Prompt:
Beginning with the opening line, set down each line of the material below exactly, stopping once the line with "category: neotoma species" is done.

::: Data section

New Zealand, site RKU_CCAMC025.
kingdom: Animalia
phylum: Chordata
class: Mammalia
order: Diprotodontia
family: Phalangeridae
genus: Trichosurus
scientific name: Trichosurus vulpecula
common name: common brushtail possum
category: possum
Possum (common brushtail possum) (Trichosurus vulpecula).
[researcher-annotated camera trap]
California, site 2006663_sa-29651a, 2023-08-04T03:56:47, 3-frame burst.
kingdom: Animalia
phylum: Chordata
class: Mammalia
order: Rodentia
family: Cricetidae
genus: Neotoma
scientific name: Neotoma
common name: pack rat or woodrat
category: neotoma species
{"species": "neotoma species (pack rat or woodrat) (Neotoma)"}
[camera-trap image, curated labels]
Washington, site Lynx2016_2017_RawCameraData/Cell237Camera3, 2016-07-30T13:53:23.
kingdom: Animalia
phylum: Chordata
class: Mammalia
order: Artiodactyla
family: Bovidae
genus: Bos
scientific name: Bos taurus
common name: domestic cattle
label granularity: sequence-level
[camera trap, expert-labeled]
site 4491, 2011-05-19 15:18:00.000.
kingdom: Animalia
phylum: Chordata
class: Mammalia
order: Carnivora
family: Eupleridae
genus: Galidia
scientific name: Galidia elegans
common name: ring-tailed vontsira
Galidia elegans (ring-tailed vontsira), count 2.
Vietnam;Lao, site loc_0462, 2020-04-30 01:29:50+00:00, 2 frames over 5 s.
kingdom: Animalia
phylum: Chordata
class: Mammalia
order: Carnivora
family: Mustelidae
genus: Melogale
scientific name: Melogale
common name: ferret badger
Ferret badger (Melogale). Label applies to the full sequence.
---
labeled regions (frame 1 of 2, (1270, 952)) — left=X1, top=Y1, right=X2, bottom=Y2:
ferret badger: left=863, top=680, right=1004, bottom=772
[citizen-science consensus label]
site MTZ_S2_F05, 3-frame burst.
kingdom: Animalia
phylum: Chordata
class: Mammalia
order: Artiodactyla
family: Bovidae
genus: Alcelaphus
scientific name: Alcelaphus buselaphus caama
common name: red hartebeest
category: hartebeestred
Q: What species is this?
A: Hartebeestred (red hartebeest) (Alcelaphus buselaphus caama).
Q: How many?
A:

::::::

Response:
New Zealand, site RKU_CCAMC025.
kingdom: Animalia
phylum: Chordata
class: Mammalia
order: Diprotodontia
family: Phalangeridae
genus: Trichosurus
scientific name: Trichosurus vulpecula
common name: common brushtail possum
category: possum
Possum (common brushtail possum) (Trichosurus vulpecula).
[researcher-annotated camera trap]
California, site 2006663_sa-29651a, 2023-08-04T03:56:47, 3-frame burst.
kingdom: Animalia
phylum: Chordata
class: Mammalia
order: Rodentia
family: Cricetidae
genus: Neotoma
scientific name: Neotoma
common name: pack rat or woodrat
category: neotoma species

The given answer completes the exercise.